Wo liegen nun die Vorteile?
Die Kosten der Transaktion sind deutlich geringer im Vergleich zu einem traditionellen IPO. Im Wesentlichen entstehen Kosten für die Erstellung des Einbringungsvertrages, dem IDW S1 Gutachten, der Due Diligence und der Protokollierung. In Summe liegen die Kosten regelmäßig bei <100.000 €, die auch üblicherweise durch die Liquidität der Mantelgesellschaft abgedeckt werden.
Der Zeitgewinn ist erheblich. Die oben beschriebene Transaktion kann (theoretisch) in 4-6 Wochen abgewickelt werden, wobei der größte Zeitaufwand für den Vorlauf der außerordentlichen Hauptversammlung der AG entsteht. In der Praxis ist es dennoch sinnvoll die Zeitschiene bewusst zu strecken, um auch Aspekte wie Mitarbeiterbeteiligungen etc. in Ruhe diskutieren zu können.
Ein Rechtsformwechsel von einer GmbH in eine Aktiengesellschaft (oder KGaA) ist nicht notwendig, da die GmbH als Gesellschaft erhalten bleibt, nun eben als 100%-ige Tochter der (ehemaligen) Mantelgesellschaft.

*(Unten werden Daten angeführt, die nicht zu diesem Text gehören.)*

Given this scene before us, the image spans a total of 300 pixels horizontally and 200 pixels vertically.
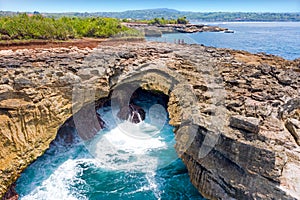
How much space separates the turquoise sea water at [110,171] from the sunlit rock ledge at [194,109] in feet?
6.55

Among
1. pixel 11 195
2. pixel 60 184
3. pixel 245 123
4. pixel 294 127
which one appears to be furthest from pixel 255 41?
pixel 11 195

Ein Timing-Risiko besteht nicht, da die Transaktion vom Marktumfeld unabhängig ist. Vielleicht ein Aspekt, der nicht zu unterschätzen ist. Bei einem traditionellen IPO konzentriert sich der Vorlauf von 8-14 Monaten auf einen einzigen Tag – dem Emissionstag. Sollte an diesem Tag das Börsenumfeld schlecht sein (Kriege, Krisen, Verwerfungen), dann ist eine Emission nicht möglich. Zeit und Geld wurden damit vergeblich investiert bzw. es muss in einem zweiten Anlauf der Prozess neu aufgesetzt werden.

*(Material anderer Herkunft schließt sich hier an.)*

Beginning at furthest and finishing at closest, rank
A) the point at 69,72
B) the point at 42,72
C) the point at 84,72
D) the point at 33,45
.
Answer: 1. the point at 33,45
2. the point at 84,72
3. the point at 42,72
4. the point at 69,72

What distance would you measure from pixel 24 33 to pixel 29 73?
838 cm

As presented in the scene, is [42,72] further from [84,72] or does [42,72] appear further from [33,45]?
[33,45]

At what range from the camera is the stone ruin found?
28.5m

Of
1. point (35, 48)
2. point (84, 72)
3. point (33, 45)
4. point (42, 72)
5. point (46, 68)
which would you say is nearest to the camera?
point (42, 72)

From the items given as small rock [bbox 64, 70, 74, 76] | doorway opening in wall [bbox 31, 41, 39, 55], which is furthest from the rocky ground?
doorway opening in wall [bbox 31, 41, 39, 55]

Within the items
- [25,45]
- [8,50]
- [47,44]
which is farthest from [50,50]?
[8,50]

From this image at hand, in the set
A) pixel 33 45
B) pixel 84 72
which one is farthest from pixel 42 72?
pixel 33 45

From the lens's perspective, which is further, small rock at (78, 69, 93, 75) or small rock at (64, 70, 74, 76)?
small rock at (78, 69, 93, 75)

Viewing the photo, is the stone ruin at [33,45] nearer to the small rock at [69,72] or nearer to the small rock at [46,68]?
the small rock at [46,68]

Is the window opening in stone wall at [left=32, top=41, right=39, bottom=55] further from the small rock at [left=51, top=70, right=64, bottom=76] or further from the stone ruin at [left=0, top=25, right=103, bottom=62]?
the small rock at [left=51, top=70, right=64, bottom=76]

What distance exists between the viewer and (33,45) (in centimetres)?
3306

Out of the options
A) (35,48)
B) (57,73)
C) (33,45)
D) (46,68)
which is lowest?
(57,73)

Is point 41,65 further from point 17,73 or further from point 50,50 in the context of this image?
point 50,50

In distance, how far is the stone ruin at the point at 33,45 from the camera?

Ein Wertpapierprospekt ist für die Transaktion nicht notwendig. Sowohl das Listing der („neuen“) Mantelgesellschaft, als auch die Einbringung der Zielgesellschaft erfolgt ohne einen Wertpapierverkaufsprospekt, was wiederum Zeit und Geld spart.
Und wo liegen die Nachteile?
Ein traditioneller IPO umfasst die Aktivitäten:
- Listing
- Kapitalzufluss
- IR/PR
Diese werden bei einem IPO zeitgleich umgesetzt, wobei ein Timing-Risiko entsteht, aber es ist dann auch erledigt. Bei einem reverse IPO erfolgt zunächst kein Kapitalzufluss, es werden die o.g. Punkte Schritt-für-Schritt umgesetzt, d.h. es beginnt mit dem Listing (dem eigentlichen reverse IPO), danach beginnt IR/PR und im weiteren Verlauf können opportunistisch Kapitalerhöhungen durchgeführt werden. Trotz der seriellen Bearbeitung besteht immer noch ein Zeitvorsprung von einigen Monaten.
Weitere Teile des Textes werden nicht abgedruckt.